Lecture 12 Text Analysis
This lecture uses the following packages:
tidyverse
tidytext
twitteR
scales
12.1 Data
12.1.1 Twitter
The content of recent Tweets can be downloaded using Twitter’s Application Pragramming Interface (API). We will make use of a package, twitteR
, that is designed to make working with this API easier.
In class I will provide you with an API Key and API Secret that you can use.
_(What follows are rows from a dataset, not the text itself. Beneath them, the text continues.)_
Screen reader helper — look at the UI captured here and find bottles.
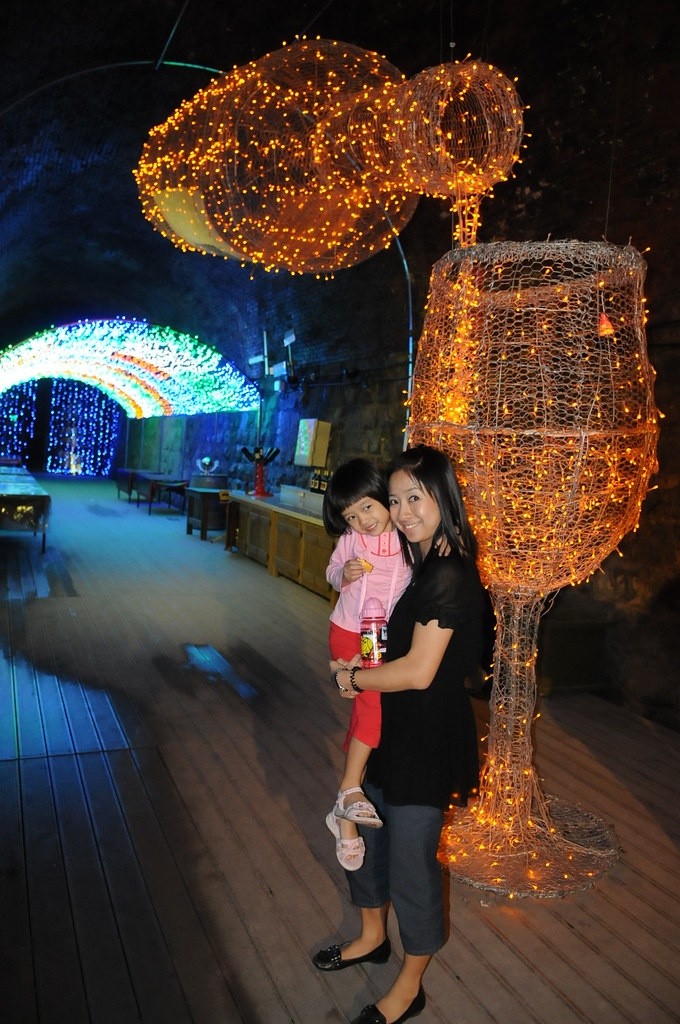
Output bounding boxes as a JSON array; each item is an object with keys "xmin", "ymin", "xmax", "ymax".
[
  {"xmin": 239, "ymin": 446, "xmax": 279, "ymax": 465},
  {"xmin": 139, "ymin": 43, "xmax": 523, "ymax": 277},
  {"xmin": 310, "ymin": 469, "xmax": 333, "ymax": 494}
]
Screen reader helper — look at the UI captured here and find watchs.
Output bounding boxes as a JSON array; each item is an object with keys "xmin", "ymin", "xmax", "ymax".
[{"xmin": 334, "ymin": 666, "xmax": 349, "ymax": 692}]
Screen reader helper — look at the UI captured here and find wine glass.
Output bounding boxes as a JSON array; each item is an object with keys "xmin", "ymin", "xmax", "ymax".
[{"xmin": 405, "ymin": 242, "xmax": 664, "ymax": 901}]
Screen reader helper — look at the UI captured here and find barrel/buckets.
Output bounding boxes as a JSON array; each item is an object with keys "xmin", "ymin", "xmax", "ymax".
[{"xmin": 191, "ymin": 472, "xmax": 230, "ymax": 532}]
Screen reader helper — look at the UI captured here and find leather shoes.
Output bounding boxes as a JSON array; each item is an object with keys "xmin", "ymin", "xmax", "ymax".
[
  {"xmin": 350, "ymin": 984, "xmax": 426, "ymax": 1024},
  {"xmin": 313, "ymin": 935, "xmax": 391, "ymax": 971}
]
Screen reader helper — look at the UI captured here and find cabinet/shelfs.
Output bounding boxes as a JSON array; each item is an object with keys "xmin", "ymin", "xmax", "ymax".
[{"xmin": 230, "ymin": 491, "xmax": 340, "ymax": 608}]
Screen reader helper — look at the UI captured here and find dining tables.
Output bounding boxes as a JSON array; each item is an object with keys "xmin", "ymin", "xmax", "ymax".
[
  {"xmin": 184, "ymin": 485, "xmax": 230, "ymax": 542},
  {"xmin": 116, "ymin": 466, "xmax": 163, "ymax": 504},
  {"xmin": 0, "ymin": 457, "xmax": 50, "ymax": 553},
  {"xmin": 136, "ymin": 473, "xmax": 189, "ymax": 517}
]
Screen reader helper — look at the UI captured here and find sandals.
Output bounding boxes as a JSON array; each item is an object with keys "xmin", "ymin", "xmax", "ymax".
[
  {"xmin": 334, "ymin": 787, "xmax": 384, "ymax": 829},
  {"xmin": 325, "ymin": 804, "xmax": 366, "ymax": 871}
]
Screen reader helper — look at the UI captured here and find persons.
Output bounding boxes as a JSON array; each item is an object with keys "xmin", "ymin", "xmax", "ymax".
[
  {"xmin": 312, "ymin": 441, "xmax": 480, "ymax": 1023},
  {"xmin": 323, "ymin": 457, "xmax": 466, "ymax": 870}
]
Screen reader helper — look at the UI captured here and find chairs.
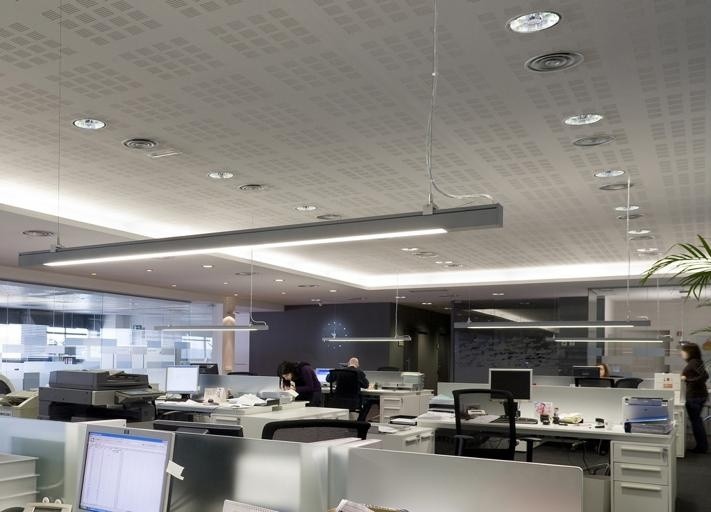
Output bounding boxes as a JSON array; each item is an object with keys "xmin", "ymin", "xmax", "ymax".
[
  {"xmin": 573, "ymin": 364, "xmax": 600, "ymax": 388},
  {"xmin": 452, "ymin": 388, "xmax": 516, "ymax": 460},
  {"xmin": 617, "ymin": 377, "xmax": 643, "ymax": 388},
  {"xmin": 261, "ymin": 419, "xmax": 372, "ymax": 441},
  {"xmin": 575, "ymin": 376, "xmax": 615, "ymax": 387}
]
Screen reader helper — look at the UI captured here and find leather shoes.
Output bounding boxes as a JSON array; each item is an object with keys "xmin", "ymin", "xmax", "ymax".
[{"xmin": 689, "ymin": 446, "xmax": 708, "ymax": 454}]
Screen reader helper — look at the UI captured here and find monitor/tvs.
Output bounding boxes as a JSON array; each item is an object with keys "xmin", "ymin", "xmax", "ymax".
[
  {"xmin": 573, "ymin": 367, "xmax": 601, "ymax": 379},
  {"xmin": 489, "ymin": 369, "xmax": 532, "ymax": 401},
  {"xmin": 77, "ymin": 426, "xmax": 175, "ymax": 512},
  {"xmin": 165, "ymin": 366, "xmax": 199, "ymax": 402}
]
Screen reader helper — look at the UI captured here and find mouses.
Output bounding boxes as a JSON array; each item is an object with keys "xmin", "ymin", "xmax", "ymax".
[{"xmin": 543, "ymin": 419, "xmax": 550, "ymax": 425}]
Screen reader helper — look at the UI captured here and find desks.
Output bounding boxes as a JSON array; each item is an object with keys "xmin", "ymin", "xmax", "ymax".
[
  {"xmin": 321, "ymin": 384, "xmax": 434, "ymax": 427},
  {"xmin": 155, "ymin": 392, "xmax": 349, "ymax": 439},
  {"xmin": 416, "ymin": 408, "xmax": 677, "ymax": 512},
  {"xmin": 673, "ymin": 394, "xmax": 687, "ymax": 459}
]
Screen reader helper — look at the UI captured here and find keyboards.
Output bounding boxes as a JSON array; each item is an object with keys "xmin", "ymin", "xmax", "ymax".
[{"xmin": 491, "ymin": 417, "xmax": 538, "ymax": 424}]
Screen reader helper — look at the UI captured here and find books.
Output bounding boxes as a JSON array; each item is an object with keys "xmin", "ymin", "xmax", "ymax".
[
  {"xmin": 389, "ymin": 418, "xmax": 417, "ymax": 427},
  {"xmin": 227, "ymin": 393, "xmax": 267, "ymax": 407},
  {"xmin": 624, "ymin": 416, "xmax": 673, "ymax": 435},
  {"xmin": 279, "ymin": 391, "xmax": 295, "ymax": 405}
]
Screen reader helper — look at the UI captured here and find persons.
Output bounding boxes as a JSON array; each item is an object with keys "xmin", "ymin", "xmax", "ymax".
[
  {"xmin": 325, "ymin": 358, "xmax": 370, "ymax": 416},
  {"xmin": 277, "ymin": 360, "xmax": 322, "ymax": 407},
  {"xmin": 597, "ymin": 363, "xmax": 608, "ymax": 377},
  {"xmin": 681, "ymin": 342, "xmax": 710, "ymax": 455}
]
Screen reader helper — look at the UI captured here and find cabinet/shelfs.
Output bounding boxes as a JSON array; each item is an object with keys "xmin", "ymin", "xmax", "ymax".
[{"xmin": 365, "ymin": 423, "xmax": 436, "ymax": 453}]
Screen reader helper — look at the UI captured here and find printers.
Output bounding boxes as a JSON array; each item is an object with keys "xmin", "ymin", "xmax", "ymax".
[
  {"xmin": 38, "ymin": 370, "xmax": 164, "ymax": 421},
  {"xmin": 0, "ymin": 391, "xmax": 37, "ymax": 420}
]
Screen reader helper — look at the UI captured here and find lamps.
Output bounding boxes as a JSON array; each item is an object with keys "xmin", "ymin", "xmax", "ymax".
[
  {"xmin": 322, "ymin": 290, "xmax": 411, "ymax": 343},
  {"xmin": 154, "ymin": 251, "xmax": 268, "ymax": 334},
  {"xmin": 17, "ymin": 2, "xmax": 505, "ymax": 268},
  {"xmin": 546, "ymin": 256, "xmax": 673, "ymax": 344},
  {"xmin": 453, "ymin": 174, "xmax": 652, "ymax": 329},
  {"xmin": 223, "ymin": 310, "xmax": 236, "ymax": 323}
]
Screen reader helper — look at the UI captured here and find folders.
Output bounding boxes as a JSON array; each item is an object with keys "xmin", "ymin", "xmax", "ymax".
[
  {"xmin": 390, "ymin": 414, "xmax": 417, "ymax": 426},
  {"xmin": 624, "ymin": 415, "xmax": 669, "ymax": 433}
]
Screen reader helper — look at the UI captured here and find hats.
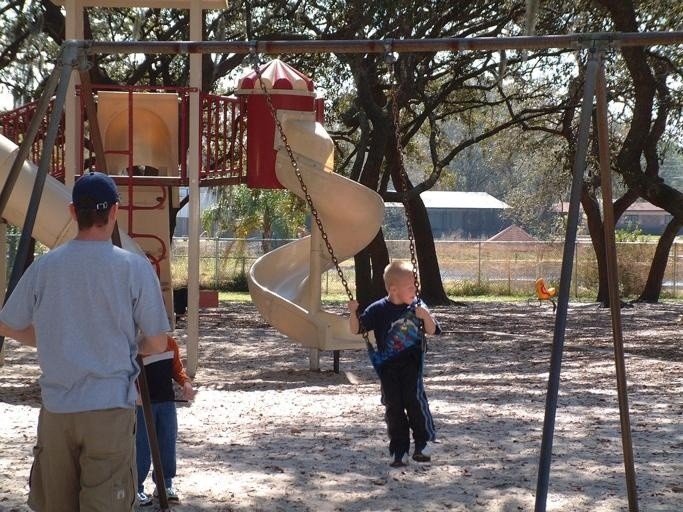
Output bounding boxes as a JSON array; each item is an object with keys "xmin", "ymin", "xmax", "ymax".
[{"xmin": 72, "ymin": 172, "xmax": 120, "ymax": 211}]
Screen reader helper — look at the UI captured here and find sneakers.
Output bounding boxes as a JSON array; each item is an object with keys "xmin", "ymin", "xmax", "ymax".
[
  {"xmin": 152, "ymin": 486, "xmax": 179, "ymax": 504},
  {"xmin": 412, "ymin": 434, "xmax": 433, "ymax": 461},
  {"xmin": 137, "ymin": 492, "xmax": 154, "ymax": 507},
  {"xmin": 389, "ymin": 448, "xmax": 410, "ymax": 466}
]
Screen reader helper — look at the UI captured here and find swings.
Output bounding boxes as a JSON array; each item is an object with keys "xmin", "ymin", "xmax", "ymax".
[{"xmin": 254, "ymin": 52, "xmax": 427, "ymax": 384}]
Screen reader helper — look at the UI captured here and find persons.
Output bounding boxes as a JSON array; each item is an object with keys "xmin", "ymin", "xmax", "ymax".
[
  {"xmin": 124, "ymin": 332, "xmax": 193, "ymax": 507},
  {"xmin": 0, "ymin": 170, "xmax": 168, "ymax": 512},
  {"xmin": 346, "ymin": 258, "xmax": 441, "ymax": 467}
]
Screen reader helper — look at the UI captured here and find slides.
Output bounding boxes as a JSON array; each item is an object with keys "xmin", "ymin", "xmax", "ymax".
[
  {"xmin": 0, "ymin": 132, "xmax": 151, "ymax": 273},
  {"xmin": 247, "ymin": 108, "xmax": 384, "ymax": 351},
  {"xmin": 80, "ymin": 152, "xmax": 189, "ymax": 316}
]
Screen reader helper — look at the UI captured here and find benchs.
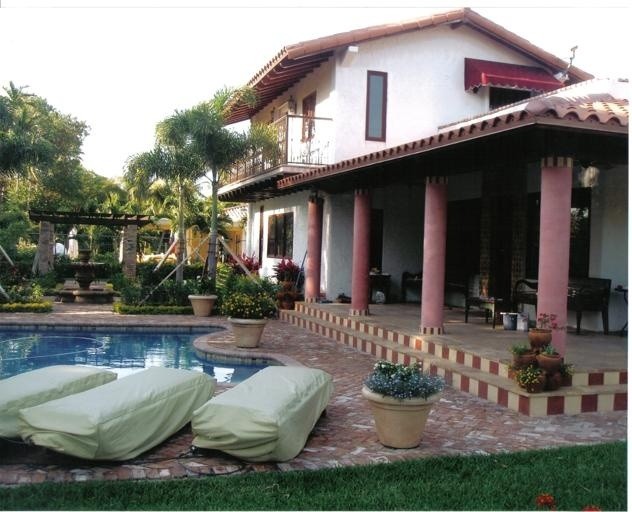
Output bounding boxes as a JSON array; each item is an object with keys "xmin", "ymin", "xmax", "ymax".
[
  {"xmin": 400, "ymin": 268, "xmax": 472, "ymax": 308},
  {"xmin": 512, "ymin": 274, "xmax": 615, "ymax": 335}
]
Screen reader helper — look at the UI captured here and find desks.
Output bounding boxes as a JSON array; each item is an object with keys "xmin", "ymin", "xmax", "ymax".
[
  {"xmin": 613, "ymin": 285, "xmax": 628, "ymax": 337},
  {"xmin": 367, "ymin": 274, "xmax": 392, "ymax": 306},
  {"xmin": 463, "ymin": 297, "xmax": 505, "ymax": 329}
]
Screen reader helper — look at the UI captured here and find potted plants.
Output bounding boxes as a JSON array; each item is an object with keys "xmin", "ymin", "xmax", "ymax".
[{"xmin": 187, "ymin": 274, "xmax": 219, "ymax": 318}]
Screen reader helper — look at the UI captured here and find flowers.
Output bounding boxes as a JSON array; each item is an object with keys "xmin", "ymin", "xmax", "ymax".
[
  {"xmin": 273, "ymin": 259, "xmax": 304, "ymax": 281},
  {"xmin": 223, "ymin": 290, "xmax": 280, "ymax": 319},
  {"xmin": 360, "ymin": 355, "xmax": 446, "ymax": 399}
]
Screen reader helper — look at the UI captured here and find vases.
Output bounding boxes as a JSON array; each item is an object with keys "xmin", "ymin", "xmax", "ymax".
[
  {"xmin": 359, "ymin": 384, "xmax": 442, "ymax": 452},
  {"xmin": 228, "ymin": 315, "xmax": 269, "ymax": 350},
  {"xmin": 277, "ymin": 280, "xmax": 301, "ymax": 308},
  {"xmin": 508, "ymin": 314, "xmax": 571, "ymax": 394}
]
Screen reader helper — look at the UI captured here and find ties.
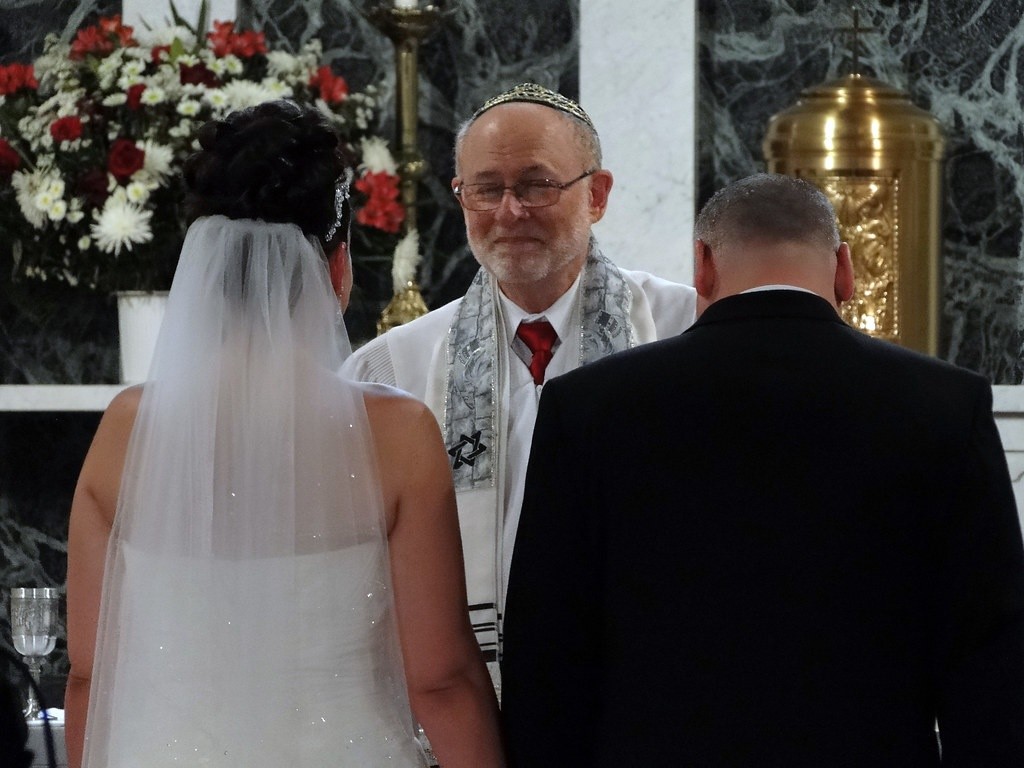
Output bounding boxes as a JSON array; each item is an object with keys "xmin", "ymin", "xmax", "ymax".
[{"xmin": 515, "ymin": 321, "xmax": 558, "ymax": 387}]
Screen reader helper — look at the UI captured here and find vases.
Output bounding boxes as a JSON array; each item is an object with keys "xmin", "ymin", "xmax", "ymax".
[{"xmin": 113, "ymin": 292, "xmax": 170, "ymax": 387}]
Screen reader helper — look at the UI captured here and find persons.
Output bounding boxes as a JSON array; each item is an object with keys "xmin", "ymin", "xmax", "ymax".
[
  {"xmin": 65, "ymin": 101, "xmax": 500, "ymax": 768},
  {"xmin": 501, "ymin": 171, "xmax": 1024, "ymax": 768},
  {"xmin": 339, "ymin": 86, "xmax": 696, "ymax": 766}
]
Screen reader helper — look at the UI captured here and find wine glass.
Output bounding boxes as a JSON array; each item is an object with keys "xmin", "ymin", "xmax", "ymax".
[{"xmin": 10, "ymin": 587, "xmax": 61, "ymax": 725}]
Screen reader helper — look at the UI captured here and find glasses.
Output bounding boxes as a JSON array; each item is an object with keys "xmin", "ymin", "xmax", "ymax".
[{"xmin": 452, "ymin": 169, "xmax": 594, "ymax": 211}]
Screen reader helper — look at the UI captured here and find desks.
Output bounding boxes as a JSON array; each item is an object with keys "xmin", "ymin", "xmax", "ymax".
[{"xmin": 23, "ymin": 708, "xmax": 69, "ymax": 768}]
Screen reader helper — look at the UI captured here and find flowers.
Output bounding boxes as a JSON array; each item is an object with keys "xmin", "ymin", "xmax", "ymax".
[{"xmin": 0, "ymin": 0, "xmax": 422, "ymax": 297}]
Outside of class, you will need to set up your own Twitter application at https://apps.twitter.com.
12.1.2 Setting up twitteR
Install the twitteR
package:
install.packages("twitteR")
Load the package:
library(twitteR)
Finally, authenticate with twitter using the API Key
, API Secret
, Access Token
, and Access Secret
from the application for this course or your own. setup_twitter_oauth("API key", "API secret", "Access token", "Access secret")
12.1.3 Finding tweets
We’ll store 1000 tweets that contain income
in rstatTweets
:
income_tweets <- searchTwitter('income', n=10000)
Each tweet is stored as a twitteR::status
object. To make it easy to gather the data we want to analyze let’s create a function that will return all the columns in our soon to be created data frame.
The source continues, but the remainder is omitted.